The stations, which are located at manual counters, also take a photo of each individual visitor for comparison – the oldest form of biometrics used for identification.
The problem is, the databases, from Japan’s Immigration Bureau as well as the International Criminal Police Organisation, only contain data of the individuals already known to them. If someone on the database alters his/her appearance or fingerprint, chances are he/she will get clearance smoothly.
Vouching system – a method currently being explored in the virtual world whereby an individual already authenticated vets for another individual – doesn’t work very well in this instance. The simple fact is, not everyone visitor has a person willing or able to vouch for him/her.
In fact, a passport itself is a vouching document as it is issued by the government of another country that you choose to (or in very rare instances, choose not to) trust. And this foreign government acts a vouching party. But there is a problem of forged passports.
With a universal database covering the entire humanity seemingly impossible to be realised any time soon (if it is ever to be), fake passports and fingerprints will still have their market.

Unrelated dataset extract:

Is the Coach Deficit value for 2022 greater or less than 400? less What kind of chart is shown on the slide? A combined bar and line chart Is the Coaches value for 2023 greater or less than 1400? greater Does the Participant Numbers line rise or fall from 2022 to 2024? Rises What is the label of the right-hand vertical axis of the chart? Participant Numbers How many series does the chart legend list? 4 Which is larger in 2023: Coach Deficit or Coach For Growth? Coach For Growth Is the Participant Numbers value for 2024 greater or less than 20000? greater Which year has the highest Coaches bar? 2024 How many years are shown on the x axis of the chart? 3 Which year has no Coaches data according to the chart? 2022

It is not yet known (to authorities, and perhaps not to criminals) how easy it is to forge a biometric passport, but with many countries yet to put a chip into their citizens’ travel documents, something more needs to be done at the receiving end.
One perhaps realistic solution is to add the number of biometrics in the database – it will not stop identity forgery completely, but will dramatically increase the cost of doing so. It is just as the concept of multi-factor authentication widely used in the information security arena. Of course, use those well developed and less problematic ones such as iris, fingerprint and perhaps hand geometry.
This will, however, inevitably increase the operational costs of immigration authorities as well, and collection of biometrics is never an easy undertaking. Unwanted people will eventually find a way to get around it, leaving the costly equipments and the reputation of the immigration agency in tatters.
A better solution would be providing more training to immigration officers, turning them from manual operators into intelligence professionals. The cost would probably not be as much as the state-of-the-art biometric systems, but the effect could be dramatic. Counter-training that brokers might offer to offenders is extremely difficult, especially as compared to disguising appearances.
Again, it comes back to the notion that security is always an evolving process, good guys and bad guys are always playing catch up against each other. Be attentive, vigilant and professional helps the good ones get the upper hand.